Dr. Shostak believes that the greatest danger we face from an extraterrestrial civilization is “too much knowledge” that we are not ready to understand and use to our advantage.

So, for example, if the aliens taught us the technology to create cheap and unlimited energy in our garages from dark matter, an Osama Bin Laden could use it to wreak havoc and destruction.

It is possible that other more advanced civilizations already know about us, but are waiting for us to solve our planetary problems before starting communication.

According to Dr Shostak, the discovery of extraterrestrials could hardly cause a jump in our social consciousness, given that one-third to one-half of us believe that extraterrestrials are already among us.

Our reaction would depend on the nature of the discovery (eg, bipedal lifeforms waving and smiling at us would generate more popular enthusiasm than alien pond scum, even if intelligent). Radio host Bob McDonald thought the media would only be interested if the aliens came in wielding guns or wanting to eat us.

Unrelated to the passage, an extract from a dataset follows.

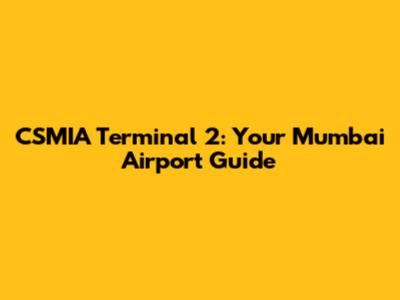 CSMIA Terminal 2: Your Mumbai Airport Guide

Not wanting to indulge in doomsday scenarios, Robert J. Sawyer pointed out that it is human vanity to imagine that we would be interesting to them. Seth Shostak added that while we’ve done a lot with our three-pound brains, it has its limits, especially when it comes to dealing with advanced civilizations that have been around for hundreds of thousands of years.

But Ray Jayawhardana optimistically thought that in the search for extraterrestrials we would only be limited by our imagination (and of course lack of funding).